My biggest lesson in yoga and perhaps in life has been strength. I was not naturally strong when I started but after 14 years of practice I started to feel stronger. I thought I could do a handstand with good balance and good alignment. I'm at the end of the Fourth Series of Ashtanga yoga and a few postures ahead is a one arm handstand. Rather than just try it on my own I decided to ask the only people I have ever seen truly master this truly awesome movement: a circus trained hand balance performer.
After two weeks of coordinating times and dates my trainer, Ricardo, arrived to my house at 1:45 p.m. Just looking at how he held his body and posture made me feel like I was backstage at the cirque du Soliel. His deltoids were the size of my thighs and his body seemed solid and at the time insanely limber. As a yoga teacher I get a sense of people's physical capacity just from standing near them. Clearly Ricardo was a master of the body and physical form. Without much fanfare we walked into my yoga room and he asked me what I wanted to work on. When I said a one arm handstand he smirked and said, "I can see just from looking at you that you're not strong enough." I thought, here we go again. As I looked at my a teacher's photo on my home altar I could hear his words, "Kino, you have to be stronger" in my head. At that moment I decided to treat Ricardo like my yoga guru, Sri K. Pattabhi Jois and I just surrendered.
Next Ricardo said, "Show me your handstand." While I did what I thought was a pretty good handstand he systematically picked apart my alignment and lack of strength. My wrists were weak, my shoulders collapsed, my elbows bending, my body disconnected, my abdominals sagging and my ego breaking. I am familiar with being broken down to build back up again from my yoga practice but this was fast and furious and left me breathless, as though 14 years of work amounted to a pile of mush.
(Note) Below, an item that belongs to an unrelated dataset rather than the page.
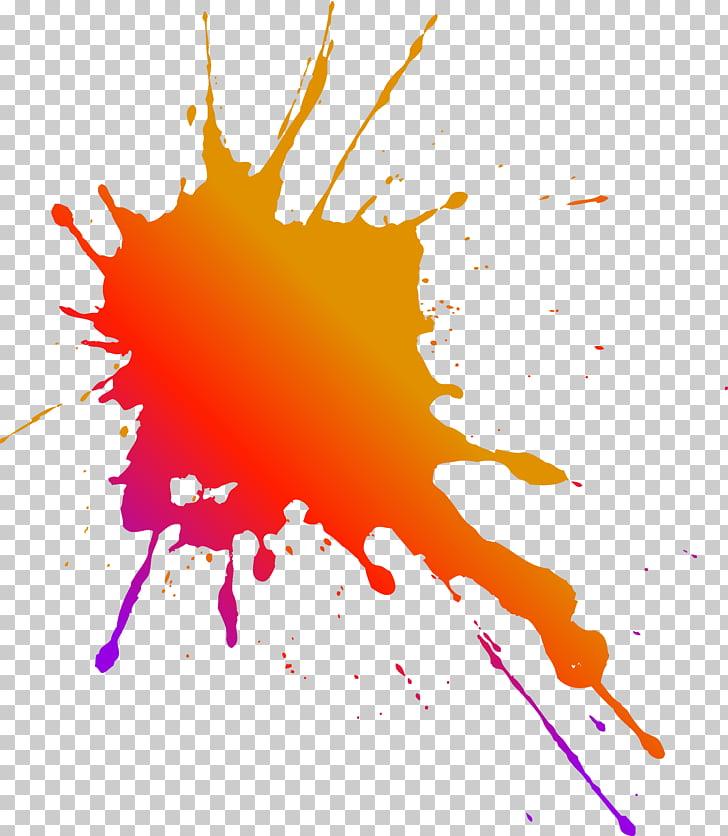 Graphic design Free content , Paint splash, orange and red.
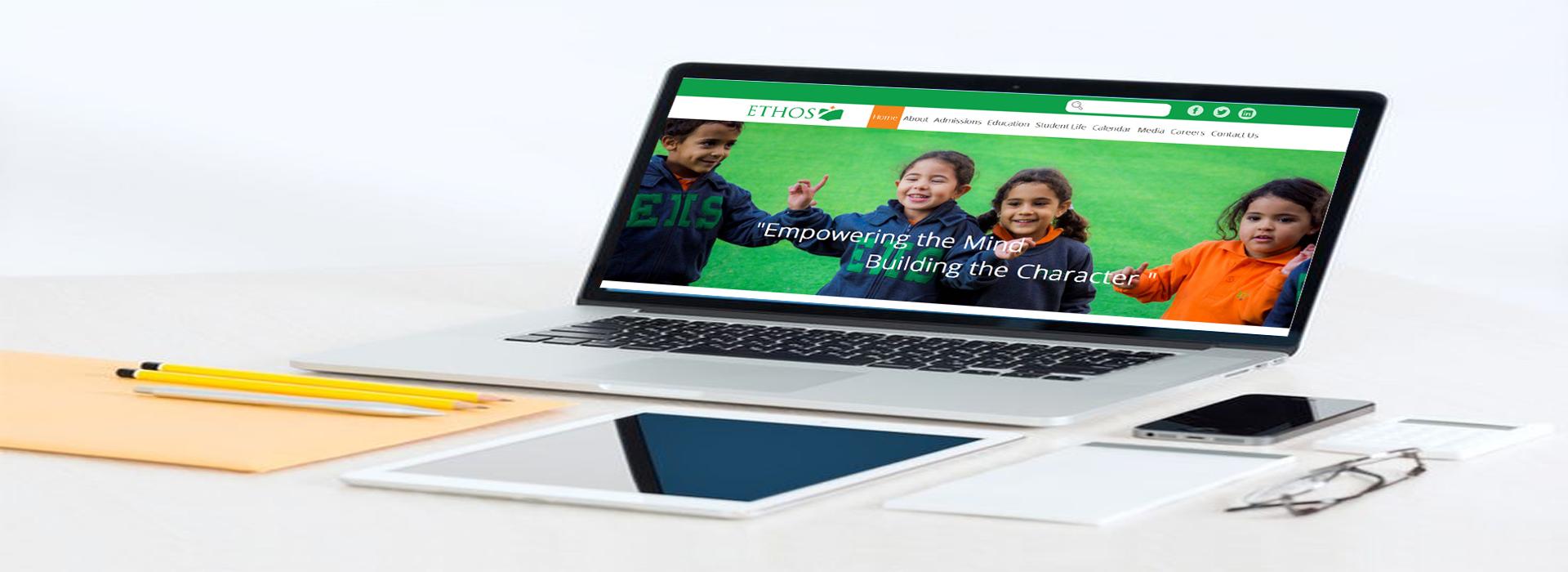 Ethos School Site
My circus trainer, lacking the compassionate voice of a yoga teacher, just said get up and started me on a series of brutally intense strength building, alignment focused exercises to train my body. I was upside down in a half handstand counting seconds out loud, pressing up into handstand unsuccessfully with straight elbows, extending my shoulders and trying my absolute best. When my shoulders collapsed, Ricardo tapped my shoulders saying, "no, no, no, why are you quitting". When I was lowering down from handstand and hit the floor with a bump, he said, "do it again, this time don't collapse." When my elbows bent he yelled at me, "you have to let go of your old pattern, it does you no good, do exactly what I tell you to repattern what works." When my muscles nearly gave out and I said with all sincerity that I was trying my best, he said simply, "don't try, do." When I failed to execute his instructs properly and said I was sorry he said, "sorry does nothing for me." The whole while I thought, this is yoga. This is exactly the life lesson that I am working on now.
Yoga is about finding your limit and using it as a mirror. I quit, I collapse, I give up and through the practice I have seen my pattern. I do it emotionally when things get difficult. When the world just seems too much bear I crawl into a cave inside myself and break apart. I have spent days, months and sometimes years digging myself out of my own emotional black hole. The lesson I am learning now is to never quit, never give up, no matter what happens or how intense the situation is. The strength I need is the strength to find meaning in suffering, the strength to become the hero of my own life story and the strength to see hope out of the ashes of disillusionment. I need the strength and determination to never waver no matter how arduous the journey may be. It is the power of Ashtanga Yoga and it is also my own true power.